Voyager 1 is on its way to another cosmic milestone as it leaves the solar system, never to return. In late 2026, the probe will become the first spacecraft to travel so far that it takes 24 hours, or one light-day, for a radio signal from Earth to reach it.
According to RCO News Agency, According to Einstein, the speed of light is the maximum speed that anything can reach. That might sound restrictive, but at 299388km/s there’s plenty of leeway, unless you’re dealing with computer-speed stuff where the lag can be annoying.
According to New Atlas, another thing that can be annoying is that although light is fast, the universe is really big. This means that if you have to travel a long enough distance, the speed of light becomes significant in a way that we don’t see on Earth.

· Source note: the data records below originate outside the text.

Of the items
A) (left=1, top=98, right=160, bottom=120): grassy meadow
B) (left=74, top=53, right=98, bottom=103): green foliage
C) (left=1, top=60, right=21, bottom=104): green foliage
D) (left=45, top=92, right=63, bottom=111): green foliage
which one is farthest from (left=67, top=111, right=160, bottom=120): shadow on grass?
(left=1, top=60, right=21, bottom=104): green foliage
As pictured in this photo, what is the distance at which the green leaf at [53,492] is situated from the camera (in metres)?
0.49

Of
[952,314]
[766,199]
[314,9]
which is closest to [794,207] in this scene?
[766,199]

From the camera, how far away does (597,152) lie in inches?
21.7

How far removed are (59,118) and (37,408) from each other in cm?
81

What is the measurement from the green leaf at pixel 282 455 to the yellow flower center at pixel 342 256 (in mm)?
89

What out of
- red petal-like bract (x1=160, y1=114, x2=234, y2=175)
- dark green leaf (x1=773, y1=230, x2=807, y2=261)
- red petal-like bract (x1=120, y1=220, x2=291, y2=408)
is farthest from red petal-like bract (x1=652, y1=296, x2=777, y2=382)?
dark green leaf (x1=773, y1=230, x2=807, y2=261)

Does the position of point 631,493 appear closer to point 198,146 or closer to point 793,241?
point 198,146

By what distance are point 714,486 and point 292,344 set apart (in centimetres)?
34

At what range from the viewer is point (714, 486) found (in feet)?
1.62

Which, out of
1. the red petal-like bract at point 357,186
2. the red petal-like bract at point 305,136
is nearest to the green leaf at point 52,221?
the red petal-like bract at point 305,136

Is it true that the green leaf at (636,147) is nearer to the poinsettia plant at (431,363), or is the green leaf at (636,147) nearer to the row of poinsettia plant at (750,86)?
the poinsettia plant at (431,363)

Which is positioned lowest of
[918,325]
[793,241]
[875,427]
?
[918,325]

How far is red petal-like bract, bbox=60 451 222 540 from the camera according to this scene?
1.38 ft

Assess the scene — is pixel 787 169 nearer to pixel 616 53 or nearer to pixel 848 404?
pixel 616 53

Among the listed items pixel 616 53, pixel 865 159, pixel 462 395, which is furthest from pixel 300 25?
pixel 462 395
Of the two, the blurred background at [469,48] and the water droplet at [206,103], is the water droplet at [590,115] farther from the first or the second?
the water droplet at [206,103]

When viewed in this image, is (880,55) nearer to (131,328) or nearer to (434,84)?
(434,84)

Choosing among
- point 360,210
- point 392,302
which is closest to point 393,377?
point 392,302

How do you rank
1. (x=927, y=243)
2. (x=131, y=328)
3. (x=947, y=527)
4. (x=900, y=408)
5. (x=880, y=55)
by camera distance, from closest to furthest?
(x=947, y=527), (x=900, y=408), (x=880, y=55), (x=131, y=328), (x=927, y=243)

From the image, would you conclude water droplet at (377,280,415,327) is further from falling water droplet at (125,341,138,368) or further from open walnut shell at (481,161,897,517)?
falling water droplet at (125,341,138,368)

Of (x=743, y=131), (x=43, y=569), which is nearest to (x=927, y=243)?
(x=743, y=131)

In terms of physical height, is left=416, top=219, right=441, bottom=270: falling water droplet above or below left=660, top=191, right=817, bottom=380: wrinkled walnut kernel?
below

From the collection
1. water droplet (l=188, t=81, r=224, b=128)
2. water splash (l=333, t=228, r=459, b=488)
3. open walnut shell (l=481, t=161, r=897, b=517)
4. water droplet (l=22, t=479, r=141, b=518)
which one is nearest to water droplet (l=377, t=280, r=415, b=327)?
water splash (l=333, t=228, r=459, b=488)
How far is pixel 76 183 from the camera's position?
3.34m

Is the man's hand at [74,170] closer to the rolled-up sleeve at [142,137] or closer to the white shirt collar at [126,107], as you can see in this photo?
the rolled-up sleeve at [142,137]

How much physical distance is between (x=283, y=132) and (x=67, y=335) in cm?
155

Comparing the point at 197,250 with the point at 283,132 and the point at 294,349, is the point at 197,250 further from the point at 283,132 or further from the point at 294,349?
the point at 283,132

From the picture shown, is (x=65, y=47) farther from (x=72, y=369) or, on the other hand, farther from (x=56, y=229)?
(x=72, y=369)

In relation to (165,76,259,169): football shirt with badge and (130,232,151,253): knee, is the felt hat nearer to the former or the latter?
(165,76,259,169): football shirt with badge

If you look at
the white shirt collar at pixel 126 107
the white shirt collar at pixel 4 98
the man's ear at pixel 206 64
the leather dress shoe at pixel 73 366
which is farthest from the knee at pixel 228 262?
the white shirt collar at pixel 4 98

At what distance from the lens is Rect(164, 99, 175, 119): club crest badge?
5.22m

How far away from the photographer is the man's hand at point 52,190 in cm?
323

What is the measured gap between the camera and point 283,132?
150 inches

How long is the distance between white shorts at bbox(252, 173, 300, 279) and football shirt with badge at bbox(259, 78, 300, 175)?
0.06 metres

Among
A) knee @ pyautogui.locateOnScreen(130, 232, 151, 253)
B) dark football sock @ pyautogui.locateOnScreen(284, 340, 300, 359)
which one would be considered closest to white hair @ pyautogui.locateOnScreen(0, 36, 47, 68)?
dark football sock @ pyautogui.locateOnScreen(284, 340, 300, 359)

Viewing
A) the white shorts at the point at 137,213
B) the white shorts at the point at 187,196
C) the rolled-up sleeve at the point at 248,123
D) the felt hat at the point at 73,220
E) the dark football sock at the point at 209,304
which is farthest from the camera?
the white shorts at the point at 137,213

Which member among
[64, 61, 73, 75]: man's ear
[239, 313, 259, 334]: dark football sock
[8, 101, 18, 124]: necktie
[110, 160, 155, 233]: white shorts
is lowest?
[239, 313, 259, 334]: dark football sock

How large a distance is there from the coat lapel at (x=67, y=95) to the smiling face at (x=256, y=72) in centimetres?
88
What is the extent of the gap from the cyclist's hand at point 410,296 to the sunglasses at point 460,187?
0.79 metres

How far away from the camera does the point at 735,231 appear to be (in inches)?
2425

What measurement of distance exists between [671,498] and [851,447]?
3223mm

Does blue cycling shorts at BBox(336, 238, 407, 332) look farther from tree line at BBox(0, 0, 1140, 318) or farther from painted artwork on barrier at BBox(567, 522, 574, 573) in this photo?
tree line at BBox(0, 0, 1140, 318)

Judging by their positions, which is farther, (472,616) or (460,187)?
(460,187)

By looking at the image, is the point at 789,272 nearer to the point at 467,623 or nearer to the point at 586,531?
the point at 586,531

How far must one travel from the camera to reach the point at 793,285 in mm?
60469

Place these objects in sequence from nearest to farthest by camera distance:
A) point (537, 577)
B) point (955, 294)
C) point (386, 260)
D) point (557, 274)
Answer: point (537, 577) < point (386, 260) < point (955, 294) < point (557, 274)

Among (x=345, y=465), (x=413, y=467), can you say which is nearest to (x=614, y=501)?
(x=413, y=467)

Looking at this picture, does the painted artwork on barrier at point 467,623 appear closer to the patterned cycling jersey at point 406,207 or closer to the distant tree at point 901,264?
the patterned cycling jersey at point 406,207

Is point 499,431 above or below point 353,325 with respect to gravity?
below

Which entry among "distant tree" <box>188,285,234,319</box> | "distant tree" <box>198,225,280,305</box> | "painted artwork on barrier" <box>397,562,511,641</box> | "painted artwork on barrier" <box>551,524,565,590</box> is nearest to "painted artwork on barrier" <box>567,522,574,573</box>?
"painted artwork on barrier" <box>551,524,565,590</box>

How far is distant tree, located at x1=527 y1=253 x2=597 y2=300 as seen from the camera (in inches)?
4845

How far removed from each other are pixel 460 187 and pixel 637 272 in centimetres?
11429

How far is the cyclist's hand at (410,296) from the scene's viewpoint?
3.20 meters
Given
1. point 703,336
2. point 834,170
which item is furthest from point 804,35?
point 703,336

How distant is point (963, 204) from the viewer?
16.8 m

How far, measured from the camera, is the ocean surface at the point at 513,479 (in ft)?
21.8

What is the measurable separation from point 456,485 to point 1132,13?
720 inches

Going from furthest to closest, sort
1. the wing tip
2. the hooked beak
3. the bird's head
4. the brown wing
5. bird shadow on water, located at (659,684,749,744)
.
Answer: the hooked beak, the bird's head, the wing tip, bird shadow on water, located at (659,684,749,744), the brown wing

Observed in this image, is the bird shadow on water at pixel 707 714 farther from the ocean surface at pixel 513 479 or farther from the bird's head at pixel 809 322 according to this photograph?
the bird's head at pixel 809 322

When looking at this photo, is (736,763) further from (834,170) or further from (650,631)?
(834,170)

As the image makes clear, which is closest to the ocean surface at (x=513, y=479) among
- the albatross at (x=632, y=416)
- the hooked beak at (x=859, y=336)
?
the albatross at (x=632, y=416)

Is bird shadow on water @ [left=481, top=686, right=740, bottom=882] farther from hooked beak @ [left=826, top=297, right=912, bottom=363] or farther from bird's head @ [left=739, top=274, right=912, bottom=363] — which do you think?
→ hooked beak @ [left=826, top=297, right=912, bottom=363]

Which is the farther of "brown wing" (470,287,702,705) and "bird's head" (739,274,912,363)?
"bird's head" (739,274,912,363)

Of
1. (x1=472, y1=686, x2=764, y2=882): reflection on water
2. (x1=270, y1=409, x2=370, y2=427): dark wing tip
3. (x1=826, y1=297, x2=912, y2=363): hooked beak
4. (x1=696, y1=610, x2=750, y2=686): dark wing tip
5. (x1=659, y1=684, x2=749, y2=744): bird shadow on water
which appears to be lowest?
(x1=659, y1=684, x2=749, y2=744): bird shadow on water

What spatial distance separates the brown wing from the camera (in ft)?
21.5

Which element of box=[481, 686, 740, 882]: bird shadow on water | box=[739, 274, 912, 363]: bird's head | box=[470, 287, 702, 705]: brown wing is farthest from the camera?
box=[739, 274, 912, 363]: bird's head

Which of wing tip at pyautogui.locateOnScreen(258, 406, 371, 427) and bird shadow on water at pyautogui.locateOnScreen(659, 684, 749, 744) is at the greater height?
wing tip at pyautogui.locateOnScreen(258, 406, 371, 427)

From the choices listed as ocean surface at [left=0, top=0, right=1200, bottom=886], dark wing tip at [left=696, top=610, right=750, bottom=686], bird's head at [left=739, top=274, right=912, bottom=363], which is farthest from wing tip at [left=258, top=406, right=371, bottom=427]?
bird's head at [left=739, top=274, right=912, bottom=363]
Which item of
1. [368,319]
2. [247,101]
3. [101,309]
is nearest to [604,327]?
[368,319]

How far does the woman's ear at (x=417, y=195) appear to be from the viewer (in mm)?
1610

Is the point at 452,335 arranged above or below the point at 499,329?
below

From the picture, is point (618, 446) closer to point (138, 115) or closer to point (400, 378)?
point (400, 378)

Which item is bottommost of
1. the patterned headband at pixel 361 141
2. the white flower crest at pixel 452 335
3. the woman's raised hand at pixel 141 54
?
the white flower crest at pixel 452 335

Perhaps the first time we saw this publicly was during the Apollo moon landings more than 50 years ago. If you watch old videos of astronauts on the surface of the moon talking to mission control on Earth, you’ll notice that there’s about a 2.6 second delay between when someone makes a comment and when the other person responds. The reason for this is that considering that the moon is about 363,000 km away from the earth, it takes 1.3 seconds for a radio signal to travel this distance.
If you go to Mars, this distance reaches up to four minutes. For Jupiter, up to 52 minutes and for Pluto this time reaches 6.8 hours. Not surprisingly, deep space missions require robotic spacecraft with a high degree of autonomy. If they had had to wait for direct instructions from Earth before doing anything, several rovers would have ended up as a pile of scraps in the valley floor.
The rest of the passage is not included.